Que ce soit au Bloc, où l'on cherche "ce qui n'a pas été exorcisé à Québec", ou chez Lacombe, à Radio-Canada, où le chroniqueur Christopher Hall se demandait "Est-ce qu'on est moron parce qu'on vit à Québec ou est-ce qu'on vit à Québec parce qu'on est moron?", incapable de s'adonner à un exercice d'analyse en profondeur, on se réfugie dans le même registre d'approximations, d'insultes et de médisance qu'on reprochait à Arthur et à Fillion.

C'est que l'analyse est complexe, leur accordera-t-on. Impossible de viser juste ici, de mettre un visage sur les "coupables", tous noyés dans une blanche mer de tranquillité francophone. Même les sociologues s'y perdent, multipliant les études dont les résultats sont parfois tout à fait délirants.

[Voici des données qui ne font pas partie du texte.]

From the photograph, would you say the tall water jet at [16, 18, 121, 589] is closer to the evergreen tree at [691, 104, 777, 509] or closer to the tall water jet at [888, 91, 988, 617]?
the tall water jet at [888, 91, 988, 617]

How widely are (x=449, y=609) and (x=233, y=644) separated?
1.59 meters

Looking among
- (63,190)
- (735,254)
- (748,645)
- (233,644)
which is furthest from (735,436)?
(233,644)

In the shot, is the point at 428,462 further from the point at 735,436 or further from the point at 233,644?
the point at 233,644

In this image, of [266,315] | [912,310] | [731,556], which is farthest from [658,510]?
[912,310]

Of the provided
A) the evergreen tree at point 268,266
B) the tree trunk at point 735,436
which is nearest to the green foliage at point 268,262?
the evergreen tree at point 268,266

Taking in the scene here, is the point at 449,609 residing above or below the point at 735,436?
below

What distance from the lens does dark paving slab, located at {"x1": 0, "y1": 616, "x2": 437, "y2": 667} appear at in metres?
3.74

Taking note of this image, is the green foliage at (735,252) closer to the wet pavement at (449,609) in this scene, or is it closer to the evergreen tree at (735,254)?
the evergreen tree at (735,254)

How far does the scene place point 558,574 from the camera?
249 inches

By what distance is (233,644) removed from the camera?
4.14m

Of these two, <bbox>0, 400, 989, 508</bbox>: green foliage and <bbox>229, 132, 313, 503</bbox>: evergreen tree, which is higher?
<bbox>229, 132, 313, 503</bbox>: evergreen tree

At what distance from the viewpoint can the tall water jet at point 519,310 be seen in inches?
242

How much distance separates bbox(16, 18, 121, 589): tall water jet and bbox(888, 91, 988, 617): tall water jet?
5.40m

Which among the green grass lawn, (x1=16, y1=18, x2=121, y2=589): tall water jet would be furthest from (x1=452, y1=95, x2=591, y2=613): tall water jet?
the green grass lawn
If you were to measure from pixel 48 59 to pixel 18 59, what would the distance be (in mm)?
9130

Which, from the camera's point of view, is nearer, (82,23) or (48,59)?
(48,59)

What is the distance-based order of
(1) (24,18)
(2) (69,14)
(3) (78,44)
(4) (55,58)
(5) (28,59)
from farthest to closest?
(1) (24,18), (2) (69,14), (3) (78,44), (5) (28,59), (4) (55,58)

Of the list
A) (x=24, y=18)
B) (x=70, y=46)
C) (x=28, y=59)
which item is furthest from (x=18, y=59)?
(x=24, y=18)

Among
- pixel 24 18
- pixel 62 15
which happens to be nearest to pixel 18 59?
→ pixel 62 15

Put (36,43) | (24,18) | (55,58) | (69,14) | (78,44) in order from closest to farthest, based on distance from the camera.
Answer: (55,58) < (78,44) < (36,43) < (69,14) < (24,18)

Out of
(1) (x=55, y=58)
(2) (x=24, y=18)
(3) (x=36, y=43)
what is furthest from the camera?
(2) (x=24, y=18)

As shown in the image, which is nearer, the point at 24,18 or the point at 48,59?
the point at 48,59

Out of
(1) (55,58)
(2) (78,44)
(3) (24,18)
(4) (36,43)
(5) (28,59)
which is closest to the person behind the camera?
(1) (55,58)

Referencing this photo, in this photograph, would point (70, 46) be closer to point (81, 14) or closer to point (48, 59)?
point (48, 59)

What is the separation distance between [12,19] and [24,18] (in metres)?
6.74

Alors autant fesser dans le tas, comme on pêche à la dynamite, avec force et courage.

Ainsi, sans craindre la contradiction, certaines des figures ou institutions montréalaises qui défendent le plus ardemment le multiculturalisme et l'acceptation de la différence à tout crin sont aussi celles qui refusent d'essayer de comprendre les habitants d'une ville située à quelque 200 kilomètres de la leur, et préfèrent sombrer dans le moralisme à cinq cennes, ou le dénigrement de toute une population, sans même noter que dans un comté comme le mien, par exemple, le candidat conservateur n'a remporté la victoire que par quelque 400 voix, ce qui est loin d'être un raz-de-marée de la droite.

Bien sûr, il n'est pas question ici de se réjouir de cette victoire conservatrice qui peut paraître inquiétante pour une gauche dont il n'est pas non plus question de se moquer. Il est plutôt question de mettre un frein à la malveillance, au provincialisme et au chauvinisme de ces mêmes observateurs qui rigolent aussi de voir Andrée Boucher élue mairesse de Québec, oubliant bien vite leur Doré, leur Bourque, et cette difficulté à "vivre ensemble" dont souffre aujourd'hui Montréal, forçant la ville à dépêcher de nouvelles cohortes de flics dans ses rues pour y policer le chaos routier.

Et c'est sans parler de la réélection de Lapierre, de Dion, de Coderre…

Tout ça pour dire qu'avec une telle poutre dans l'œil, les Montréalais n'ont pas de quoi pavoiser ni de leçon à donner aux gens de Québec.

À moins qu'il s'agisse, comme on a pu le constater depuis 10 jours, d'un cours intensif sur le mépris et l'intolérance.